Mercato PSG : Luis Enrique ouvre la porte à un départ fracassant
Compte tenu des choix opérés ces derniers mois, Luis Enrique n’est pas un grand adepte du renouvellement d’effectif. L’entraîneur du Paris Saint-Germain ne réclame que peu de renforts à Luis Campos et s’oppose régulièrement aux départs, comme peuvent le confirmer des joueurs comme Lucas Beraldo, Kang-in Lee ou Gonçalo Ramos. Pourtant, la tendance pourrait radicalement changer cet été. Si les situations de Bradley Barcola et Ousmane Dembélé font parler, c’est surtout le cas d’un véritable pilier du vestiaire francilien qui agite la capitale.

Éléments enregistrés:
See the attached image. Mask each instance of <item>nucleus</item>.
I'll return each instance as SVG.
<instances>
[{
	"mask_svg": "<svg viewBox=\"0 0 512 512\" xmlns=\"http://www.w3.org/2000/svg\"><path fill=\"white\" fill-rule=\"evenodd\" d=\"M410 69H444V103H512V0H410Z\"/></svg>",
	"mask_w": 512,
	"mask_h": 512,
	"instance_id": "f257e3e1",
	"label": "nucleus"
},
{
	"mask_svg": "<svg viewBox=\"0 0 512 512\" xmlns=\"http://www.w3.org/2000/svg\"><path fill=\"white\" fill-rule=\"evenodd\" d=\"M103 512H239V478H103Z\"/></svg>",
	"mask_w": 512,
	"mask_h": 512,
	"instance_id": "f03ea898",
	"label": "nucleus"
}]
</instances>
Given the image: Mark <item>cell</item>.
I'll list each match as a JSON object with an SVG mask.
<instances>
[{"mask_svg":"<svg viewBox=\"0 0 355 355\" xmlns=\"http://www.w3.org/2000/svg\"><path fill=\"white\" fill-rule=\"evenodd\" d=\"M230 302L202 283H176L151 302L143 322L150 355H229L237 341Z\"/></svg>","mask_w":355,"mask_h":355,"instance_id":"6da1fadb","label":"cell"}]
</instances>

Consigne A -
Indiquez si chacune des affirmations suivantes concorde avec l'article sur le mercato du PSG, en répondant par oui ou par non et en citant les mots décisifs de l'article.
(i) Luis Enrique réclame de nombreux renforts à Luis Campos.
(ii) Lucas Beraldo figure parmi les joueurs pouvant confirmer que l'entraîneur s'oppose aux départs.
(iii) La tendance pourrait changer cet été.
Consigne B -
Modifiez le passage de l'article sur le mercato du PSG qui commence par « Mercato PSG : Luis » et se poursuit jusqu'à « agite la capitale. », en y remplaçant « renforts » par « recrues ».
Consigne C -
Répondez brièvement aux questions suivantes d'après l'article sur le mercato du PSG.
(i) Qui est l'entraîneur du Paris Saint-Germain ?
(ii) À qui l'entraîneur réclame-t-il peu de renforts ?
(iii) Quels deux joueurs ont une situation qui fait parler ?

Corrigé A -
(i) Non : « ne réclame que peu de renforts à Luis Campos ».
(ii) Oui : « comme peuvent le confirmer des joueurs comme Lucas Beraldo, Kang-in Lee ou Gonçalo Ramos ».
(iii) Oui : « la tendance pourrait radicalement changer cet été ».

Corrigé B -
Mercato PSG : Luis Enrique ouvre la porte à un départ fracassant
Compte tenu des choix opérés ces derniers mois, Luis Enrique n’est pas un grand adepte du renouvellement d’effectif. L’entraîneur du Paris Saint-Germain ne réclame que peu de recrues à Luis Campos et s’oppose régulièrement aux départs, comme peuvent le confirmer des joueurs comme Lucas Beraldo, Kang-in Lee ou Gonçalo Ramos. Pourtant, la tendance pourrait radicalement changer cet été. Si les situations de Bradley Barcola et Ousmane Dembélé font parler, c’est surtout le cas d’un véritable pilier du vestiaire francilien qui agite la capitale.

Corrigé C -
(i) Luis Enrique.
(ii) À Luis Campos.
(iii) Bradley Barcola et Ousmane Dembélé.